Показанный отрывок.
★ ★ ★

Теперь же директора оказались в сложном положении: они не могут отказаться от своих патерналистских функций, должны по-прежнему думать о социальных нуждах населения (больше думать некому – местные бюджеты пусты), а прежних возможностей и статуса у них больше нет. Поэтому довольно значительная часть директоров не только сожалеет об ушедшей системе, но и одобрительно воспринимает перспективу ее восстановления, пусть и в модернизированном виде. Во всяком случае, какими-то иными соображениями трудно объяснить, почему почти треть директоров (32%) положительно оценили перспективу политического возрождения КПСС при почти 16% колеблющихся.

Среди руководителей новых предпринимательских структур картина, разумеется, несколько иная. Здесь положительно оценили возможное возвращение коммунистов лишь 7% опрошенных. Правда, и эта цифра выглядит несколько странно, если учесть, что речь все же идет о возрождении партии, идеология которой генетически чужда частному предпринимательству. Возможно, здесь сказывается демократизм нашего молодого частного бизнеса: компартия, мол, имеет такое же право на существование, как и любые другие. Но возможно и другое. Быть может, мы сталкиваемся в данном случае с номенклатурно-коммунистическим происхождением части новых хозяйственных структур, представители которых внутренне никогда не порывали со своим прошлым и хотели бы, чтобы оно легально присутствовало в настоящем. Возможно, наконец, что эта часть предпринимателей сращена с государственными хозяйственными структурами, с доминированием которых они только и связывают будущее страны, а доминирование госсектора, в свою очередь, в их глазах неотделимо от присутствия компартии.

Но как бы то ни было, результаты опроса все же говорят, что в сознании большинства населения образ КПСС как партии-государства изжит и что в этом качестве она шансов на возрождение не имеет. Иное дело – образ СССР. 55% опрошенного городского населения оценили его ликвидацию отрицательно и только 26% – положительно при большом числе (18%) колеблющихся. (Напомним, что об исчезновении КПСС сожалели лишь 20%.) Это значит, что образ страны существовал в массовом сознании достаточно независимо от поддерживавших ее целостность политического режима и идеологии; первый был глубоко укоренен, между тем как приверженность режиму и обслуживавшей его идеологии была поверхностной и непрочной. Это значит также, что отсутствие какой-либо реакции населения на неприемлемый для него факт ликвидации СССР свидетельствует о некоторых важных особенностях переживаемого момента: о том, что нынешняя российская (и не только) политическая элита и политические активисты в значительной степени независимы от настроений избирателей, и о том, что сами избиратели не обладают ни убежденностью в правоте своей позиции, ни волей и организованностью для того, чтобы заявить об этой позиции вслух и отстаивать ее.

★ ★ ★

Несколько записей
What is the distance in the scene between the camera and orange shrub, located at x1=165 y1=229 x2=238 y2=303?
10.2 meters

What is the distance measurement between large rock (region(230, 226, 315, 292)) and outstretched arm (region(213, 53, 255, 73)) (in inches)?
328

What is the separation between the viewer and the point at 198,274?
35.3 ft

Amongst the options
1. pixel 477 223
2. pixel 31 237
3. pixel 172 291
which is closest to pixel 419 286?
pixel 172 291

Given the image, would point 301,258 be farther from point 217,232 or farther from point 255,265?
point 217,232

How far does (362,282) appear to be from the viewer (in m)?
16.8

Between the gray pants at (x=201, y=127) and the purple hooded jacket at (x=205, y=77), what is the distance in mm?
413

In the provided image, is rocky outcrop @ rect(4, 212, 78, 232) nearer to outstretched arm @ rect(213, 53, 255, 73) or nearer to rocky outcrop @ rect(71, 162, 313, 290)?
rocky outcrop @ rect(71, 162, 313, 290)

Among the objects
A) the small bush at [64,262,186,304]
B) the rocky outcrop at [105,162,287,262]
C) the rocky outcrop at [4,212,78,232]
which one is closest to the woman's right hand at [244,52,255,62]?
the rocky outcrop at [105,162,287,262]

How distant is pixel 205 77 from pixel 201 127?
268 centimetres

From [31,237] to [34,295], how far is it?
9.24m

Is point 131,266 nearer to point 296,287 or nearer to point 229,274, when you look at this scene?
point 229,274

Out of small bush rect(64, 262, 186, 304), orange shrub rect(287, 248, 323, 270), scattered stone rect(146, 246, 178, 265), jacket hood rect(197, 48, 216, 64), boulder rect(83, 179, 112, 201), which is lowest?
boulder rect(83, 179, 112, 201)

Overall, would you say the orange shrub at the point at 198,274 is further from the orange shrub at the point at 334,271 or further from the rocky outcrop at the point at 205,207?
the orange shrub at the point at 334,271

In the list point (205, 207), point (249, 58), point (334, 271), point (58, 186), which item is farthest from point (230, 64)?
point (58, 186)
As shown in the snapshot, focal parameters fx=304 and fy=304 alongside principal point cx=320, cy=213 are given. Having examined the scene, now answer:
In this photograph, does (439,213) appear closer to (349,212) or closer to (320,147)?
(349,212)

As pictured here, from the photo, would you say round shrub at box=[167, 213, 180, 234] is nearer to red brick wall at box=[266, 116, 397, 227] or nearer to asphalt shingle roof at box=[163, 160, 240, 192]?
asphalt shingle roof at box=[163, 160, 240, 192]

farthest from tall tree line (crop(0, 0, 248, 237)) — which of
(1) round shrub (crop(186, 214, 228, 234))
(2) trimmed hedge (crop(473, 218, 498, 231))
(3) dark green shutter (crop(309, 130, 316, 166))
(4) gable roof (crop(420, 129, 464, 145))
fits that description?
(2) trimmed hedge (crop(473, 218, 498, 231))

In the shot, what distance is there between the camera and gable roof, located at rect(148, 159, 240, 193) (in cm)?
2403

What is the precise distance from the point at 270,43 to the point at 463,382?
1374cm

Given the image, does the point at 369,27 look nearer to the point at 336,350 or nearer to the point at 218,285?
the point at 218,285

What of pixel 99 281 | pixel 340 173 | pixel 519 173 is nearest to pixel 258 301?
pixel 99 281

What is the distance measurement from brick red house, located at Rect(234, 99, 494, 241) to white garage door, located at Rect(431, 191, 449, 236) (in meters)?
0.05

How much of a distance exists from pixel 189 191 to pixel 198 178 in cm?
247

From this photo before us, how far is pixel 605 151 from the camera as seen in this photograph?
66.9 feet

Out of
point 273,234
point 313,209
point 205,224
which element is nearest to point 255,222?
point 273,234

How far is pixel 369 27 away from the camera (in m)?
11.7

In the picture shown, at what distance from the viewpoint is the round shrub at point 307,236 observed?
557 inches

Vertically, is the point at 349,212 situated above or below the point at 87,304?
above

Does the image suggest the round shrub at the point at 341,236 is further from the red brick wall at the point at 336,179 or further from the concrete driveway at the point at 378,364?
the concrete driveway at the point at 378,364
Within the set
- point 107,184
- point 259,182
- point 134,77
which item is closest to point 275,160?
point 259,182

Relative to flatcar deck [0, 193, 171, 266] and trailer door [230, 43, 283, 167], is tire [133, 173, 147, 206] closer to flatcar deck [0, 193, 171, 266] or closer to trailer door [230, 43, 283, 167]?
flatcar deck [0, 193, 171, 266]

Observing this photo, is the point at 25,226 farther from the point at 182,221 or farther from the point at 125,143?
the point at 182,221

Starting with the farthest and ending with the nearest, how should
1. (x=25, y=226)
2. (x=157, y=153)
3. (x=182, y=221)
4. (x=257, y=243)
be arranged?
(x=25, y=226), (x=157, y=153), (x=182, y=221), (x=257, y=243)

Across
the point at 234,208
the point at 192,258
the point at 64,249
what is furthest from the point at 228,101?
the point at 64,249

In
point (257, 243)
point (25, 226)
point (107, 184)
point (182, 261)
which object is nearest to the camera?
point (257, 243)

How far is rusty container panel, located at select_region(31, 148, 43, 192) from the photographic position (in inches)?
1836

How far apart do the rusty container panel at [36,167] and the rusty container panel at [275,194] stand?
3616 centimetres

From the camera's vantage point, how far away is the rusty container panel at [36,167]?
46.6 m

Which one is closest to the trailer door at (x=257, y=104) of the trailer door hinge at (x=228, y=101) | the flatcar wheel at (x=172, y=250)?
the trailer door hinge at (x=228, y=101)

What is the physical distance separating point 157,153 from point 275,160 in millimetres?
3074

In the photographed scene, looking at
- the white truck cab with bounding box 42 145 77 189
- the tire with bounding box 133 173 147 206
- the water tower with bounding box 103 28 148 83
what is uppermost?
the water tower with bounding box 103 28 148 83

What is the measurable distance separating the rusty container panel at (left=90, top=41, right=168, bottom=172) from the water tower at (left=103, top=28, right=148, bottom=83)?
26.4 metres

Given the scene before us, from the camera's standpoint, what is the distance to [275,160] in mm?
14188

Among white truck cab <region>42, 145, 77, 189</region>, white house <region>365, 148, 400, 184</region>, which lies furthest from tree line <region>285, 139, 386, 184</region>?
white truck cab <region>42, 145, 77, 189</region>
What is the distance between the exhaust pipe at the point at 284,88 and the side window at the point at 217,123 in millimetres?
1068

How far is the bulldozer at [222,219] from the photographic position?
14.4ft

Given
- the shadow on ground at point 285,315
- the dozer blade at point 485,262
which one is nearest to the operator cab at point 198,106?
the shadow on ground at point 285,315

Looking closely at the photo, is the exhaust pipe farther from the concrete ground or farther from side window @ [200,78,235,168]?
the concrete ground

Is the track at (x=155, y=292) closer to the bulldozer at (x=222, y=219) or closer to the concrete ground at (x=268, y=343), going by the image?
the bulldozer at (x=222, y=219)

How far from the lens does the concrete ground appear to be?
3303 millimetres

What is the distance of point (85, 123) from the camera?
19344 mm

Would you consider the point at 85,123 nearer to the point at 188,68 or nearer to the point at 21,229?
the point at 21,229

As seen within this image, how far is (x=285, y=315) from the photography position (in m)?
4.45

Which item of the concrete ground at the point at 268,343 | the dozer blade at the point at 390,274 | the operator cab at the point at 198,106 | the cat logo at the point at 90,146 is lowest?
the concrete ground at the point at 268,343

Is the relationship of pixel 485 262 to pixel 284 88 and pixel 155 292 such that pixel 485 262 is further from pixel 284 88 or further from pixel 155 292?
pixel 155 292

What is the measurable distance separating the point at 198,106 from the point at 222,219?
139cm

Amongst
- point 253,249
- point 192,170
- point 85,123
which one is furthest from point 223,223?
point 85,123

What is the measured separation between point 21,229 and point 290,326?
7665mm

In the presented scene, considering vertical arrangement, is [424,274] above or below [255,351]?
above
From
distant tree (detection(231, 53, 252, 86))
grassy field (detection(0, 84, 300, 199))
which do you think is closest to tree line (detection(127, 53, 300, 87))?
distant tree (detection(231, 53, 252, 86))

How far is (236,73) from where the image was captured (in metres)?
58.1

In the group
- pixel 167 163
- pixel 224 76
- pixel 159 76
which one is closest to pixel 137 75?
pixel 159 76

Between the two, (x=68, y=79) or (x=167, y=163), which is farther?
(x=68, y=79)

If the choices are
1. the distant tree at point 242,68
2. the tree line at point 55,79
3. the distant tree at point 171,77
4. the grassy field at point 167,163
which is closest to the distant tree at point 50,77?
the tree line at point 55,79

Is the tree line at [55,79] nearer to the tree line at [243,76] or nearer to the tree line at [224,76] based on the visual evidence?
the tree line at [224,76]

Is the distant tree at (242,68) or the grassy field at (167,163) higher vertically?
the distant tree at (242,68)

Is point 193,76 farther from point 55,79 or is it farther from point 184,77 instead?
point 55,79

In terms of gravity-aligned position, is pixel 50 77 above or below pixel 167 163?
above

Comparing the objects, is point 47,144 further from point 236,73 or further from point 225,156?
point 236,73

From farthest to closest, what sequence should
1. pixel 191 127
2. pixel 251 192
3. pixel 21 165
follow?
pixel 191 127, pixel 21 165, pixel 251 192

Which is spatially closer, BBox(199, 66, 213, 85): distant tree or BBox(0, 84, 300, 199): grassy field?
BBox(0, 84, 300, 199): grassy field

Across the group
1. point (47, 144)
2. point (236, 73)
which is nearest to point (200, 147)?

★ ★ ★

Задания.
1. Выпишите из записей все строки, в которых встречается слово «scene».
2. Приведите продолжение текста об опросе об отношении к возрождению КПСС и к ликвидации СССР, начав сразу после его последнего предложения.

Ответы к заданиям.
1.
What is the distance in the scene between the camera and orange shrub, located at x1=165 y1=229 x2=238 y2=303?
Is point 131,266 nearer to point 296,287 or nearer to point 229,274, when you look at this scene?
As shown in the snapshot, focal parameters fx=304 and fy=304 alongside principal point cx=320, cy=213 are given. Having examined the scene, now answer:
In the photographed scene, looking at
Given the scene before us, from the camera's standpoint, what is the distance to [275,160] in mm?
In the presented scene, considering vertical arrangement, is [424,274] above or below [255,351]?

2.
Инерция распада, противостояния старой системе оказалась сильнее инерции исторической традиции. Но надо отдавать себе ясный отчет в том, что это стало возможным лишь потому, что введение демократических институтов (парламентов и всенародно избранных президентов) и процедур (свободные выборы) не заполнило, да и не могло заполнить тот разрыв, тот вакуум между обществом и властью, который имел место при тоталитаризме и который может быть заполнен только основанным на частной собственности гражданским обществом. Такого рода разрыв, с одной стороны, обеспечивает властям широкое поле для политического маневрирования, в частности, для проведения таких непопулярных мер, как нынешние экономические реформы, но с другой – ставит их в жесткую зависимость от политически активной части населения, утверждающей себя в логике демонтажа и разрыва с прошлым, и отделяет от носителей традиции, которая, как показывает весь опыт человеческой истории, рано или поздно о своих правах заявляет. Эта зависимость, помимо прочего, проявляется и в том, что власть, не имея широкой поддержки среди населения, сама вынуждена апеллировать к такого рода активистам, обращаться к ним за помощью. Но тем самым стимулируется и инициатива активистов другого рода, действующих от имени традиции против реформаторов.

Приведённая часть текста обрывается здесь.